Token and Cost Monitoring

AI cost can grow quickly if prompts are large or requests are repeated.

Track:

  • Input tokens
  • Output tokens
  • Total tokens
  • Average tokens per request
  • Estimated cost per request
  • Daily cost
  • Cost by user
  • Cost by feature

Cost Control Flow

AI Request
   |
   v
Estimate Token Usage
   |
   v
Check User Quota
   |
   +-- Allowed → Process
   |
   +-- Exceeded → Reject Safely

Structured Logs

Use structured logs instead of random text logs.

{
  "event": "ai_chat_request",
  "userIdHash": "abc123",
  "conversationId": "conv-789",
  "model": "gpt-4o-mini",
  "latencyMs": 1200,
  "success": true
}

Safe Logging Rules

  • Log metadata, not sensitive content
  • Mask user identifiers
  • Do not log raw prompts with private data
  • Do not log API keys
  • Do not log full tool payloads
  • Log failures with safe error messages

Distributed Tracing

Tracing helps you understand how one user request moves across services.

Request Trace
   |
   +-- API Gateway
   +-- Spring AI Service
   +-- Vector Store
   +-- Tool Service
   +-- Model Provider
   +-- Response Validator

Why Tracing Matters?

If a user says the AI is slow, tracing shows whether the delay came from:

  • Controller
  • Vector database
  • Tool API
  • Chat model
  • Network
  • Output parser

Prometheus Configuration Example

global:
  scrape_interval: 15s

scrape_configs:
  - job_name: "spring-ai-app"
    metrics_path: "/actuator/prometheus"
    static_configs:
      - targets: ["spring-ai-app:8080"]

Grafana Dashboard Panels

  • AI request count
  • Chat model latency
  • Chat model error rate
  • Vector search latency
  • RAG empty result count
  • Tool call success rate
  • Token usage trend
  • Estimated AI cost
  • Prompt injection attempts
  • Fallback response count

Alerting Rules

Create alerts for:

  • High model latency
  • High AI error rate
  • Vector search failures
  • Tool failure spikes
  • Too many fallback responses
  • Unusual token usage
  • Prompt injection spike
  • Provider outage

Example Alert Conditions

If ai.chat.failure rate > 5% for 5 minutes → Alert

If ai.chat.latency p95 > 5 seconds → Alert

If ai.rag.empty.results increases suddenly → Alert

If ai.token.usage doubles unexpectedly → Alert

Quality Monitoring

AI quality must also be monitored.

Track:

  • User thumbs up/down
  • Reported wrong answers
  • Hallucination reports
  • Low-confidence responses
  • Unsupported claims
  • Repeated user rephrasing

User Feedback Table

ai_feedback
   |
   +-- id
   +-- user_id
   +-- conversation_id
   +-- question
   +-- answer
   +-- rating
   +-- feedback_text
   +-- created_at

Feedback Controller Example

@RestController
@RequestMapping("/api/ai/feedback")
public class AiFeedbackController {

    private final AiFeedbackService feedbackService;

    public AiFeedbackController(AiFeedbackService feedbackService) {
        this.feedbackService = feedbackService;
    }

    @PostMapping
    public String submitFeedback(@RequestBody AiFeedbackRequest request) {
        feedbackService.save(request);
        return "Feedback submitted successfully.";
    }
}

Prompt Version Monitoring

Prompt changes can affect answer quality.
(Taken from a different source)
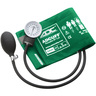 Prosphyg™ 760 Pocket Aneroid Sphygmomanometer, Size 11 Adult, 23 to 40cm, Green, Case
Track prompt version with every AI request.

{
  "promptName": "rag-answer-prompt",
  "promptVersion": "1.0.3",
  "model": "gpt-4o-mini",
  "latencyMs": 1300
}

Why Prompt Version Tracking Matters?

  • Find which prompt caused poor responses
  • Compare old and new prompts
  • Rollback bad prompt changes
  • Debug quality regressions
  • Run A/B testing

Production Observability Flow

User Request
      |
      v
Generate Trace ID
      |
      v
Validate Input
      |
      v
RAG Search
      |
      v
Tool Calls
      |
      v
Chat Model
      |
      v
Output Validation
      |
      v
Record Metrics + Logs + Feedback

Security Observability

Track AI security events:

  • Prompt injection attempts
  • Unsafe tool requests
  • Unauthorized document retrieval
  • Blocked file uploads
  • Unsafe output detection
  • Rate limit violations

Common Monitoring Mistakes

1. Monitoring Only HTTP Status

AI response may be wrong even with HTTP 200.

2. Not Tracking Token Usage

Costs may increase silently.

3. No RAG Metrics

Wrong retrieval causes wrong answers.

4. No Tool Metrics

Tool failures break agent workflows.

5. Logging Sensitive Data

Logs can become a security risk.


Best Practices

  • Use Actuator and Micrometer
  • Expose Prometheus metrics
  • Track model latency and error rate
  • Monitor vector search quality
  • Track tool calls and failures
  • Measure token usage and cost
  • Use structured logs
  • Use distributed tracing
  • Collect user feedback
  • Track prompt versions
  • Alert on abnormal behavior
  • Never log sensitive prompts or secrets

Production Checklist

  • Actuator enabled
  • Prometheus metrics enabled
  • Grafana dashboard created
  • Chat latency tracked
  • Model failures tracked
  • RAG metrics tracked
  • Tool metrics tracked
  • Memory usage tracked
  • Token usage tracked
  • Cost estimated
  • Prompt version logged
  • User feedback collected
  • Security events monitored
  • Alerts configured

Interview Questions

Q1: Why is observability important in Spring AI?

Because AI applications can fail logically even when APIs return success. Observability helps track latency, cost, retrieval quality, tool calls, and response quality.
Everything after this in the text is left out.